The Commission’s Director General, William Mason, today gave the key note speech at the annual Guernsey conference of the Institute of Chartered Secretaries and Administrators. The theme of his speech was “Ethics in Governance” in which he set out to make the case for a meaningful discussion of morality at the boardroom table and for ethical codes which can inform decision making at all levels of the organisation.
Key points covered by Mr Mason included: -
- good corporate governance being about ensuring a firm acts in an appropriate manner;
- the directors of a board are responsible for establishing the corporate culture (behaviour) of the whole firm and not just that of the board itself;
- most corporate governance codes are high level and do not adequately deal with the subject of ethics; and
- many decisions taken by firms are not purely technical but often involve judgements about what is the right thing to do based on sentiment as much as on logic.
As part of his speech Mr Mason contended that, if you advance the argument that there is no more to business ethics than narrow compliance with law, you arguably advance an argument that where shortcomings are exposed, the State has a duty to legislate to inhibit those shortcomings as legislation and associated regulation would logically be the only way in which change can come about.
In his thought-provoking speech, Mr Mason acknowledged that there are strong arguments against too much morality in business and that the prime focus of a firm is often to make money, but countered those arguments by pointing out that they don’t satisfactorily address issues such as the losses to taxpayers and shareholders caused by the financial crisis and misconduct scandals such as Libor rigging.
In taking a wider perspective of how firms might define and then underpin their approach to ethics, Mr Mason posited on the tricky issue of how a firm’s board might approach establishing a moral code by which they expect their staff to conduct the business of the firm and he suggested two principal options. Firstly, if you accept that there are inevitable cultural variations across the world but that the vast majority of humans have a sense of right and wrong in terms of reciprocal relations with each other, it is possible, without being discriminatory, for a firm to construct a meaningful ethical code which addresses the issue of right and wrong in a manner which is not unacceptable or offensive to any reasonable employee.
The second option starts from the premise that definitions of right and wrong in reciprocal relations between humans are culturally specific and possibly that the notions of right and wrong are relative rather than absolute. In this instance, a firm’s board - without making any sweeping cross-cultural assumptions - should be capable of developing an ethical code for its business based on its members’ understanding of right and wrong. Such a code can then be promoted throughout an organisation to influence the factors it considers when taking decisions. He challenged the notion that such codes cannot have a religious inspiration and pointed to the great wisdom in many theist and non-theist traditions, irrespective of one's personal belief in a deity.

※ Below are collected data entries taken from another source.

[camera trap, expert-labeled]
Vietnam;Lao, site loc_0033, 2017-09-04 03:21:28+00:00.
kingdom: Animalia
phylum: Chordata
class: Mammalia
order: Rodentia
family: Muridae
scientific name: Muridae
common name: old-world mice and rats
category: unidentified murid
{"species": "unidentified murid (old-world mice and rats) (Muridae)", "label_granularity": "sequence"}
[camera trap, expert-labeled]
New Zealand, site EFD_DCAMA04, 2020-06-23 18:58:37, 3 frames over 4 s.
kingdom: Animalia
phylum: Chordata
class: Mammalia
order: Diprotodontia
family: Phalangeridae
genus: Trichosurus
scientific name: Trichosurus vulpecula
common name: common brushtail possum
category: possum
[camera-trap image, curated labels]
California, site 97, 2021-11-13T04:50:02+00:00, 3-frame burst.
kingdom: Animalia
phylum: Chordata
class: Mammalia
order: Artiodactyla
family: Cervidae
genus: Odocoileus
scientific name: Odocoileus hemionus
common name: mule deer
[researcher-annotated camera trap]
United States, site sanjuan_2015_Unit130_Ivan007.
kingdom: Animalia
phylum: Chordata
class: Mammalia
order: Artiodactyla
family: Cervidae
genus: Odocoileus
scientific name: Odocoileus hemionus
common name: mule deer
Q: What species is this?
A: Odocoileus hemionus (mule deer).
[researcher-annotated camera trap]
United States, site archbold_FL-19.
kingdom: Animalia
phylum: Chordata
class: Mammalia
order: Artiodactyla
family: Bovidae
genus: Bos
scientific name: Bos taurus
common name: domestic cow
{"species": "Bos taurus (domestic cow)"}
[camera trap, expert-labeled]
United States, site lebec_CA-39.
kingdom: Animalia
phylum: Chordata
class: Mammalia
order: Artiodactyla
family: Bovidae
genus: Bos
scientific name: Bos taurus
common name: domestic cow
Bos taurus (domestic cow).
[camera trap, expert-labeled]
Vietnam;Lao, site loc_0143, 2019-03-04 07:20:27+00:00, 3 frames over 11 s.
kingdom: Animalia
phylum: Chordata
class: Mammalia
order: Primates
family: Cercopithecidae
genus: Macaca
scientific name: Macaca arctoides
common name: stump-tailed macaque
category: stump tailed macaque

Mr Mason’s principle conclusion was that if you create a culture - as so many large financial institutions did prior to the crisis - where any discussion of ethics and morality is practically impossible, then when firms fail because of their inability to ensure their staff behave in a moral manner, the inevitable response from lawmakers will be to vastly increase the regulatory burden as has happened since the financial crisis. If we wish to preserve what remains of our previously freer society then we need to encourage an environment in which consideration of the morality of actions, alongside the consideration of the potential short term profitability of those actions, has a secure seat at the table when decisions are taken on what actions to pursue.